When you get to the last word in this sentencing, close your browser and never ever come back to Audiogon, just don't do it.
In addition to not visiting AGON ever again, it also helps if you have the discipline to not allow a creeping scintilla of doubt regarding your system or just one piece of it, from being able to deliver sonic bliss that quite literally makes your jaw drop because it is truer than true. If you can avoid that creeping doubt that makes you feel that changing gear is going to be truly transformative and not just different - you might just be able to get off the merry-go-round; otherwise, just enjoy the hobby and accept that the merry-go-round is at the heart of the audiophile experience. Just want to listen to music? Well,that's another story.
Of course you should get better equipment, but at some point it isn't really better (certainly not "much" better), just different and it is important to know the difference IMHO. And you certainly don't have to get off the merry-go-round, you just have to know when you are on one, and have fun with it if you enjoy it, many of us do.

My comments are for those who want to get off (OP was pleading:)), and suggesting a method for doing so - stop reading every review compulsively, and stop being parnoid (audionervosa) about your system - just focus on the music,and stop thinking so much about the equipment (IF, you want to get of the m-g-r); I actually don't.
Very true. Another way to get off the merry-go-round is to avoid live acoustic venues, jazz in my case; otherwise you might think it is possible to recreate that live sound in your living room playing recordings of a live event if you only had the right speakers and dialectric on your cables - it does not happen. Audio can be a very pleasant and satisfying illusion, but live it is not (besides the electronic chain of the recording process,it would be very odd for a 6" midrange and 8" woofer to sound like a grand piano or a drummers kit.) When I lowered my expecations, I learned to live much more happily with my equipment.
Hobby indeed, which is why we care about it so much more than is merited (disproportionate) by the facts. The wine and beer fanatics don't have anything on us - actually I suspect a lot of overlap in membership:)
So you disagree with blackwillard? Owning a $50,000 system, I do think that a well sorted $5,000 system can surprise you with how good it can sound. As good as what I have? I don't think so, but not so much better as the price difference would suggest. Yes, there is more to pursue, and the quest can be never ending, and nothing wrong with that if you have the money and enjoy the quest. But you can easily choose not to get caught up in that and have a very satisfying stereo giving you many years of enjoyment; while using all that time and energy, and perhaps money on another pursuit that can also life enjoyable.
To be fair to Tbg, I don't think spending money on audio is simply a search for bragging rights, though it might be for some; it is not a bad thing in itself and to some degree there is generally some incremental improvement that comes with spending more on gear,though it is not guarantee, you must match well, and the improvements are far from linear, but that is the luxury market. On the other hand, you can have a great system without having to spend a fortune, a relative term, I know, and to me getting off the merry-go-round can simply mean to enjoy one's system that is well matched and thought out and decide that you don't want or need to be so compulsive about it that you can only feel satisfied by spending more and more money chasing the dream; which is not meant as an indictment for choosing to spend money on your equipment, but keeping a realistic sense of what that money spent actually get's you and not exaggerate what it all means.

Stored records
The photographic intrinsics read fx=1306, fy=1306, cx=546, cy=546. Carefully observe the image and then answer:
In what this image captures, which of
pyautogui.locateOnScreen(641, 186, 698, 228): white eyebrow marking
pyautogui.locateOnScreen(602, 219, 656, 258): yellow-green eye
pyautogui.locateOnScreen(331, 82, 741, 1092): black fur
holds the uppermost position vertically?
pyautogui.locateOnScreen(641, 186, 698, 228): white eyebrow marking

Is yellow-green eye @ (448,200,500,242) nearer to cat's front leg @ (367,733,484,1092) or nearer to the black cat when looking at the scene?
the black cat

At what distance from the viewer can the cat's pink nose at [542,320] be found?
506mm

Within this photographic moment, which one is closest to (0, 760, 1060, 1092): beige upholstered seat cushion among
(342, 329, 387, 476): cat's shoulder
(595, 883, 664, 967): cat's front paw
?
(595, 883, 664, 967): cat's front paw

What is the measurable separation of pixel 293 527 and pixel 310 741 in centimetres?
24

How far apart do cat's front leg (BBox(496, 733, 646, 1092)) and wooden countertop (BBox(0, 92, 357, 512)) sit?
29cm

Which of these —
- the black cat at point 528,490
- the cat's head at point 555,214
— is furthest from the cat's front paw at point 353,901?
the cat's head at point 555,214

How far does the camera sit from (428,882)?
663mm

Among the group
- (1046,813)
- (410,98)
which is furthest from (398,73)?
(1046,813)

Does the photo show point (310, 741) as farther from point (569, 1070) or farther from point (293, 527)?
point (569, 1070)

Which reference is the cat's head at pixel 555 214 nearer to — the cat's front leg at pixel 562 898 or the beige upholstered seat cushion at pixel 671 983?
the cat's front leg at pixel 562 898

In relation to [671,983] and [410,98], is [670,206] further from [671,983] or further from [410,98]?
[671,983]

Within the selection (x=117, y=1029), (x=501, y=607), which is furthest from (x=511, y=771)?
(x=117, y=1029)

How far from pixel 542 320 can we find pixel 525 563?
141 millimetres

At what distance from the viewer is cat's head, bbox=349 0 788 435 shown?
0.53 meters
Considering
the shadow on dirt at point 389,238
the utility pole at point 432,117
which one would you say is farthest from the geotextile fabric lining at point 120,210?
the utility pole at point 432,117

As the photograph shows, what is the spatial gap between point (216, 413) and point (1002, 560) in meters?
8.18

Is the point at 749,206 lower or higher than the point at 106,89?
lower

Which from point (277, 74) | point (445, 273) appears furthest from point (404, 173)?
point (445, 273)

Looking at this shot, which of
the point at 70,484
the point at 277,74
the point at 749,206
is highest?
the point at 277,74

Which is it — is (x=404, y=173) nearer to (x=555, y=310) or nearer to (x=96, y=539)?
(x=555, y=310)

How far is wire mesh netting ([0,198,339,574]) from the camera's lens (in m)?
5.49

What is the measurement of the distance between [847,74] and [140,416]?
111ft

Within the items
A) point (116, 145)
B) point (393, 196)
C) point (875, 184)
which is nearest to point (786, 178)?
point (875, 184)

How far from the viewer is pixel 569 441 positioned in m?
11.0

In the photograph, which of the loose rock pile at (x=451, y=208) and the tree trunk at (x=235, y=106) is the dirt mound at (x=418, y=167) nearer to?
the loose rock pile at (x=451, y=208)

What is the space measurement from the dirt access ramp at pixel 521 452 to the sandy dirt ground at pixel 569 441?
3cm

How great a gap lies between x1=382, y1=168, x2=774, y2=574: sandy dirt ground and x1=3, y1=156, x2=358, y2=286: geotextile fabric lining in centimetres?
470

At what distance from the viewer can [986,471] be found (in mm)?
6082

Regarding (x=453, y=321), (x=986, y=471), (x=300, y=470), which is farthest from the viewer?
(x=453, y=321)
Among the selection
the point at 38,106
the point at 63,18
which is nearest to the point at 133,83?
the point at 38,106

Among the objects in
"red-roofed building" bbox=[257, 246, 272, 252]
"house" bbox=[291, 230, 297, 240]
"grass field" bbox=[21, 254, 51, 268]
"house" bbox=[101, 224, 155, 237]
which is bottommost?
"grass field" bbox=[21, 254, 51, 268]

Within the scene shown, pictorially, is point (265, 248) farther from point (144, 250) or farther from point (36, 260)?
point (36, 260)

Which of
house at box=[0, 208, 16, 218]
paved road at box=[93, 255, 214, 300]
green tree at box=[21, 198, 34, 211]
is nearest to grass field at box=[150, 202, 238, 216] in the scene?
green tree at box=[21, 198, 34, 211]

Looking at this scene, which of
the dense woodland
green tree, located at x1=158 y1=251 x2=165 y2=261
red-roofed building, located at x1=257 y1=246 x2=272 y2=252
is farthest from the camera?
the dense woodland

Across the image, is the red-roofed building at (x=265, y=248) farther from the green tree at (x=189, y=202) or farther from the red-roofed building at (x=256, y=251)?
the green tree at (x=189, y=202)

Task A
In the audio forum text, what kind of system does the owner of a $50,000 system say can surprise you with how good it sounds?
Task B
Say whether each statement agrees with the audio forum text, answering yes or no and quoting the deciding words: (i) One writer owns a $50,000 system. (ii) One writer says it would be normal for a 6" midrange and 8" woofer to sound like a grand piano. (iii) One writer says the improvements from spending more on gear are far from linear.

Response A
A well sorted $5,000 system.

Response B
(i) Yes: "Owning a $50,000 system"
(ii) No: "it would be very odd for a 6" midrange and 8" woofer to sound like a grand piano or a drummers kit."
(iii) Yes: "the improvements are far from linear"